— start of TEXT SEGMENT —

We left Nice in the rain to continue our march across Southern France. This was going to be a wet ride and we knew it, so we headed back on the highway to try to make short work of today's journey. We're headed to Marseille, second-largest city in France.

It's only three hours away, but the rain did not let up for the entire ride. At a few points on the Autoroute, I could feel the bike hydroplaning on top of all the standing water collecting on the highway. We eschew road etiquette and ride in the middle lane, staying on the crown of the road where there was less water.

No pictures, obviously, as both hands were white-knuckling the grips the whole way! :(


Marseille was the French Empire's most important port city

We're staying a couple of days at an AirBnB, great place, but still not as cheap as we'd like it.

To help ourselves negotiate around here, I dust off my Français skills. In Ontario schools, it was a mandatory course up till Grade 9, at which time I promptly dropped it. It's times like these when I wish I had stuck with it longer because the French words feel rusty like nails crumbling out of my mouth - painful to watch and listen to.

Normally Neda is very outgoing when it comes to talking to strangers. However, because she doesn't speak any French at all, I found myself having to carry all the conversations at hotels, grocery stores and gas stations. It was so interesting watching her shirk away from having to talk to anyone. Whenever somebody approached her, she would immediately tap on the communicator or tap me on the shoulder, "Uhhh.... Gene!"

What a complete role reversal from Latin America! I got a little taste of what it was like having to take point for all communications and I respect Neda more for it.


Notre-Dame de la Garde church, built on a hill
can be seen from anywhere in the city

The first day in Marseille we got rained in, so we spent the day cooped up watching the water fall from the skies. The weather co-operated with us the second day and we took a stroll around the port area of Marseille to get a feel for the city.


Monument aux morts de l'armée d'Orient et aux héros des terres lointaines - what a mouthful!

Looks like our Arc-Friend from Nice, Bernar Venet, has been busy in Marseille as well. I still don't get it...

— end of TEXT SEGMENT —

DIRECTIVE 1.
Answer these questions about the Marseille travel post:
(a) How long was the ride from Nice to Marseille?
(b) Up to which grade was French a mandatory course in Ontario schools?
(c) From where in the city can Notre-Dame de la Garde church be seen?

— start of RECORDS FOR THE EXERCISE —

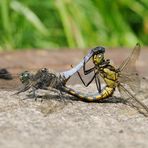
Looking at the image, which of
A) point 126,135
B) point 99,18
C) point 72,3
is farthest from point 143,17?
point 126,135

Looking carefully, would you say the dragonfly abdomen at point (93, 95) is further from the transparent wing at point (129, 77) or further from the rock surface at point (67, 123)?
the transparent wing at point (129, 77)

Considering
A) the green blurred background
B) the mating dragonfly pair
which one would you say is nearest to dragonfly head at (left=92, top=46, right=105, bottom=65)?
the mating dragonfly pair

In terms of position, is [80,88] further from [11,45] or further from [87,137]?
[11,45]

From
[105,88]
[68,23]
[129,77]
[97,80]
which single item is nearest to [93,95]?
[105,88]

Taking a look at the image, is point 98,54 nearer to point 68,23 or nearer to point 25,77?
point 25,77

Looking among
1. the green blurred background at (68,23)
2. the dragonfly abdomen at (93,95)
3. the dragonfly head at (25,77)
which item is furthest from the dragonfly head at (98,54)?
the green blurred background at (68,23)
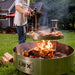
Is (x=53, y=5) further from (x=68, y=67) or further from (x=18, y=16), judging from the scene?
(x=68, y=67)

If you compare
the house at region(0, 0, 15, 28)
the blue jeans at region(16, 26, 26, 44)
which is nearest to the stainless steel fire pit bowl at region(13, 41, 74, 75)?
the blue jeans at region(16, 26, 26, 44)

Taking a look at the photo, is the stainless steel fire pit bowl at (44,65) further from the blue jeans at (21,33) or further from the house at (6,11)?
the house at (6,11)

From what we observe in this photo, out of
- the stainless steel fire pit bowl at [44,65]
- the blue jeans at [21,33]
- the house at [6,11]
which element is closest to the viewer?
the stainless steel fire pit bowl at [44,65]

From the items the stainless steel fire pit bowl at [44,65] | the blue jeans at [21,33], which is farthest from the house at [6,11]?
the stainless steel fire pit bowl at [44,65]

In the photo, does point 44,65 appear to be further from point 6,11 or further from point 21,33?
point 6,11

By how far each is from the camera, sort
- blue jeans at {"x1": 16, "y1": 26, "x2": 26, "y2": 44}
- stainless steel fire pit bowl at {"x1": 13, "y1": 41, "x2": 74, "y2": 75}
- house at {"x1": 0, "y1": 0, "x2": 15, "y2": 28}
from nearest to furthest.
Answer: stainless steel fire pit bowl at {"x1": 13, "y1": 41, "x2": 74, "y2": 75} → blue jeans at {"x1": 16, "y1": 26, "x2": 26, "y2": 44} → house at {"x1": 0, "y1": 0, "x2": 15, "y2": 28}

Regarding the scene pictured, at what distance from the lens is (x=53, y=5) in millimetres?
4109

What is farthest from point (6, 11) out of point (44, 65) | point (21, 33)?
point (44, 65)

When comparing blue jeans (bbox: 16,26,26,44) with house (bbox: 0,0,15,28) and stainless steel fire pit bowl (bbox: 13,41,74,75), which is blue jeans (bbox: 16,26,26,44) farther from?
house (bbox: 0,0,15,28)

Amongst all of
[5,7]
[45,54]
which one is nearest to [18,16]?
[45,54]

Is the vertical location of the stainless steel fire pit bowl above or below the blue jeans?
below

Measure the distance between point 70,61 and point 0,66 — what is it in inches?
63.3

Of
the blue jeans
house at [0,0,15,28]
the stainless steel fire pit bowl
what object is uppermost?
house at [0,0,15,28]

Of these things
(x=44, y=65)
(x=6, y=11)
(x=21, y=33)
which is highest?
(x=6, y=11)
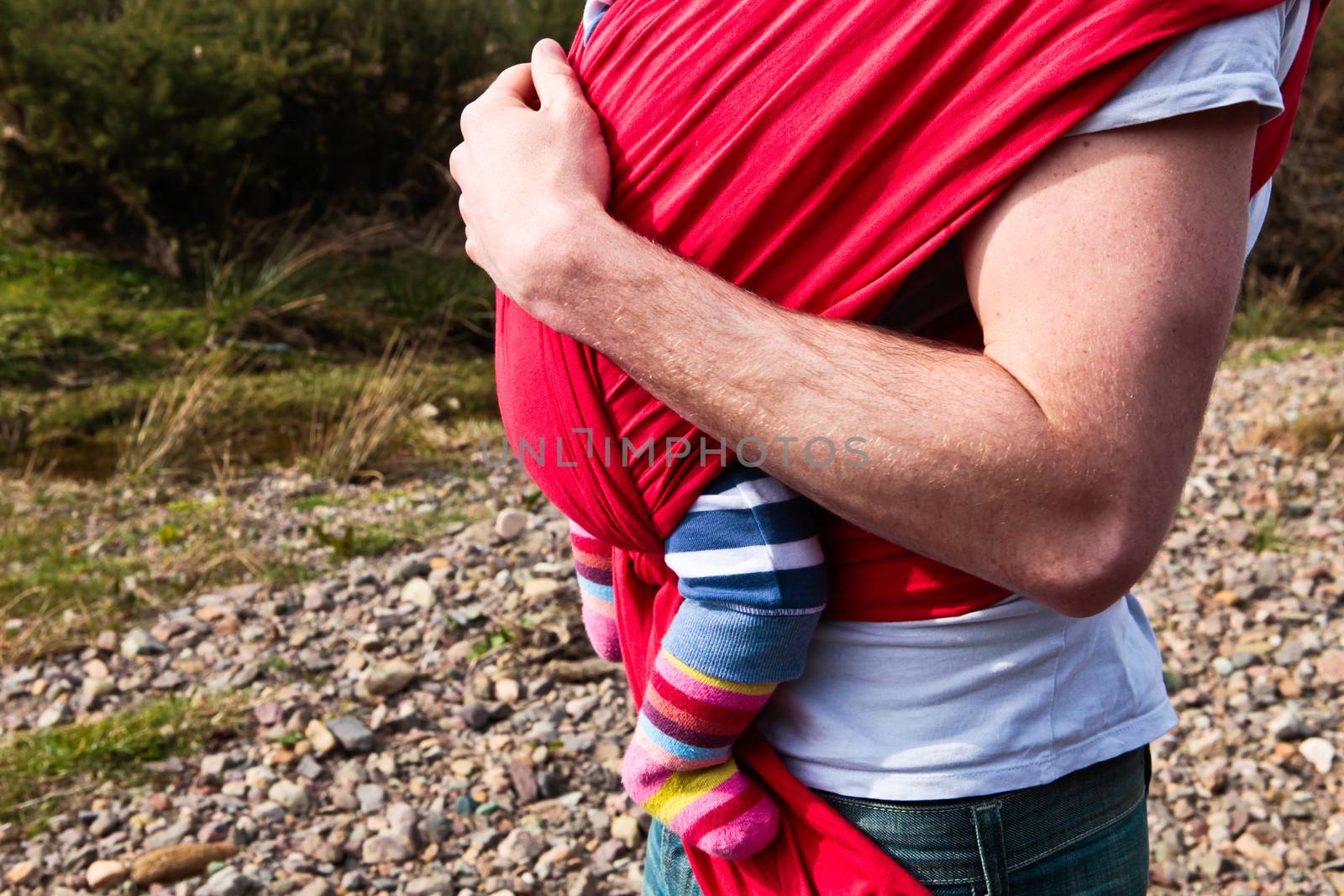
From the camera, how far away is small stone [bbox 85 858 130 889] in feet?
8.28

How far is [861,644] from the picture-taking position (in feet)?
3.18

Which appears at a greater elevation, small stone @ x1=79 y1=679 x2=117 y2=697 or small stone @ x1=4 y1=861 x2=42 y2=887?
small stone @ x1=4 y1=861 x2=42 y2=887

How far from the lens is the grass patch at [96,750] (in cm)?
279

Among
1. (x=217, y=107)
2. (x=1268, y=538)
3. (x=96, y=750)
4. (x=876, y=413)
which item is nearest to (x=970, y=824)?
(x=876, y=413)

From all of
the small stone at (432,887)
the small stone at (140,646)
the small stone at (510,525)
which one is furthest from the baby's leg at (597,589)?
the small stone at (510,525)

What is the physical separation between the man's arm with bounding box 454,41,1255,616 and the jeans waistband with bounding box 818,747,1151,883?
0.70 ft

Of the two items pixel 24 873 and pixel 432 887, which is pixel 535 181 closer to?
pixel 432 887

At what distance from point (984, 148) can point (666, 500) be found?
1.23 ft

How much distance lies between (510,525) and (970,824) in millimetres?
3469

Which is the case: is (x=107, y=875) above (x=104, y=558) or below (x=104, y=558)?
above

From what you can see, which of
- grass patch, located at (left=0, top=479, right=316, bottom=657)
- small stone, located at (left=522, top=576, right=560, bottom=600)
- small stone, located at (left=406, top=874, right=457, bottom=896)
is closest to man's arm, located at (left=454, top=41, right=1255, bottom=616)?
small stone, located at (left=406, top=874, right=457, bottom=896)

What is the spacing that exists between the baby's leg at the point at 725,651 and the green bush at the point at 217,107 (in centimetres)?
713

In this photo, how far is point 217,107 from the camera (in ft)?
24.5

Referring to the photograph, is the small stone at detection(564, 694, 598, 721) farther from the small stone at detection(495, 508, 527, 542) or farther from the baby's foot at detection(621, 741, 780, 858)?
the baby's foot at detection(621, 741, 780, 858)
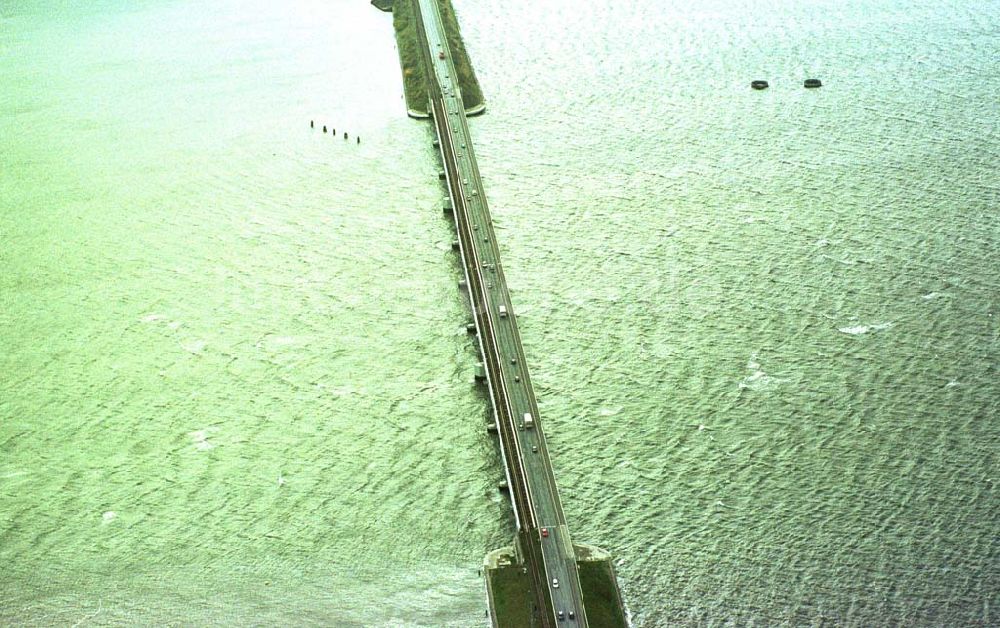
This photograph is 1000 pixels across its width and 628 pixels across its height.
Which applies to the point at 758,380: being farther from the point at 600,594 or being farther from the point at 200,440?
the point at 200,440

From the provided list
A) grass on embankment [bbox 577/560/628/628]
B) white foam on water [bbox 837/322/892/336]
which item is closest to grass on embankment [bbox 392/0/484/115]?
white foam on water [bbox 837/322/892/336]

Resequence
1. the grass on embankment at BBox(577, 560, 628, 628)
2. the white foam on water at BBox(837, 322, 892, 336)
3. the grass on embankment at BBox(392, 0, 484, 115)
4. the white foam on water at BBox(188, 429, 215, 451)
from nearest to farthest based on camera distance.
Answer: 1. the grass on embankment at BBox(577, 560, 628, 628)
2. the white foam on water at BBox(188, 429, 215, 451)
3. the white foam on water at BBox(837, 322, 892, 336)
4. the grass on embankment at BBox(392, 0, 484, 115)

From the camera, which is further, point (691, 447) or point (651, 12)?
A: point (651, 12)

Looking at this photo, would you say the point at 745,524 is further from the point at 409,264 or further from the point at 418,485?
the point at 409,264

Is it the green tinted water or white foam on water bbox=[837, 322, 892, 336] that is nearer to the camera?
the green tinted water

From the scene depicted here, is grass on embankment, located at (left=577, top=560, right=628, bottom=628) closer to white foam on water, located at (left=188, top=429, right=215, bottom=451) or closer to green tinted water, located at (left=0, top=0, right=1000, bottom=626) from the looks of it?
green tinted water, located at (left=0, top=0, right=1000, bottom=626)

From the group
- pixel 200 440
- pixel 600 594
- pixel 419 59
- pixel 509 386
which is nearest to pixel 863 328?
Answer: pixel 509 386

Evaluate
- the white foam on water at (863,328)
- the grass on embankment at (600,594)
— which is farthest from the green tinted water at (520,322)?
the grass on embankment at (600,594)

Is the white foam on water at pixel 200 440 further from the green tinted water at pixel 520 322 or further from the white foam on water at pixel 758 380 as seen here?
the white foam on water at pixel 758 380

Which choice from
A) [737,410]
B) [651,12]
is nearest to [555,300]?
[737,410]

— end of RECORDS FOR THE EXERCISE —

DIRECTIVE 2. List each line of the entries that contains the string "closest". Case counts.

TASK RESPONSE 1.
(a) Three hours.
(b) Grade 9.
(c) From anywhere in the city.

TASK RESPONSE 2.
which element is closest to the viewer?
is closest to man's arm, located at (left=454, top=41, right=1255, bottom=616)?
which item is closest to grass on embankment [bbox 392/0/484/115]?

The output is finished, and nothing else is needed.